As in his other videos, the work is shown in its entirety, in 72 minutes. Aside from some common tools you might already have on hand, you'll also need a slow speed grinder, a good set of honing stones, and some wet/dry paper. A flat plate and wet/dry paper can substitute for the stones. I use waterstones for the tool edges, but just stick abrasive sheets to a granite plate with a film of water for everything else.
Keeping the edges sharp used to seem an arduous task, but now feels no more complicated than a draftsman putting a point on his pencil. There is a danger, once you start sharpening, of running around the house looking for other things to sharpen. I'm done sharpening for now, and even found time to cut some wood.
This video is very highly recommended for both sharpening, and basic use of the most important woodworking hand tools -- the backsaw, chisel, and smoothing plane.
Excellent video, March 1, 2008
Terrific video for a beginner woodworkers. Frank Klausz has a true knack for teaching, without going over your head. Thats the true sign of a master, he has nothing to prove, just teach.
We're luck that the Tauton Press people didn't go the route some publishers do and overcharge their material... $20 is real bargain for what you are getting.
The section on how to tune up old tools, and the demonstration on how new tools are not as sharp as you would assume it is, were very interesting (at least for a novice). I also appreciated the practise routines he added at the end.
Each topic is short, sweet and to the point, February 23, 2008
I'll admit that I'm a bit biased about Frank Klausz because I admire his abilities so much. From him (his DVDs), I've learned to hand cut dovetails, make pefectly fitting drawers without a tape measure and now with this CD, I have learned a great deal about hand tools.
I wasn't really a hand tool guy because I couldn't really get or keep them sharp. In Frank's direct method that doesn't mince words, he shows and explains how to do it. As a result, I've used his method and can now get chisels and handplanes sharp enough to push the hair off my arm without spending a great deal of time to do it. I also really liked his method of saw sharpening and so I bought a cheap one to try it out so that I wouldn't be out anything if I messed it up. I was able to turn an $18.00 dovetail saw into one that cuts as thinly and effortlessly as my friends saw that cost almost 10 times as much.
In short - he teaches you no-nonsense sharpening of chisels, hand planes and saws. Then, he gives you easy to understand practice methods of how to effectively use those tools. I got more out of this CD than I hoped and for less than $20, I picked up some great lifetime skills that have enhanced my woodworking.

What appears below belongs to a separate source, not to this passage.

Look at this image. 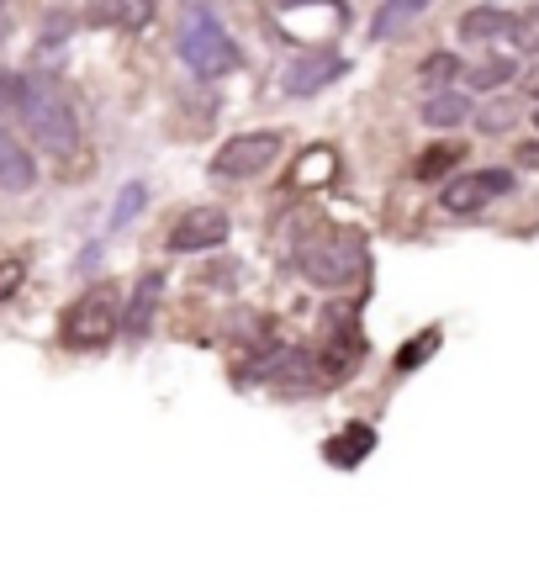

Edit as of 11/29/09: I have a Veritas dovetail saw and I discovered it takes a few more strokes to get through the wood lately. I finally built the nerve and did Franks sharpening technique on it. In trying it out, I quickly discovered that if you are cutting 5/8 pine, I need to be careful or it will get away from you and go way past the marking line. I'm no longer afraid to sharpen any dovetail saw. Thanks Frank!
Very good introduction on how to care for your hand tool., March 25, 2007
Of all the topics in woodworking, caring for hand tools is the one (at least for me) which is the harder to get by only reading books.
Sharpening in particular is a topic where everybody has its own method which gets very confusing.
Through this video, Frank Klausz will show you how to prepare chisels, planes and saw with no fuss.
I think the video would have benefit from having a little more closeup as well as maybe covering some extra tools such as card scrappers.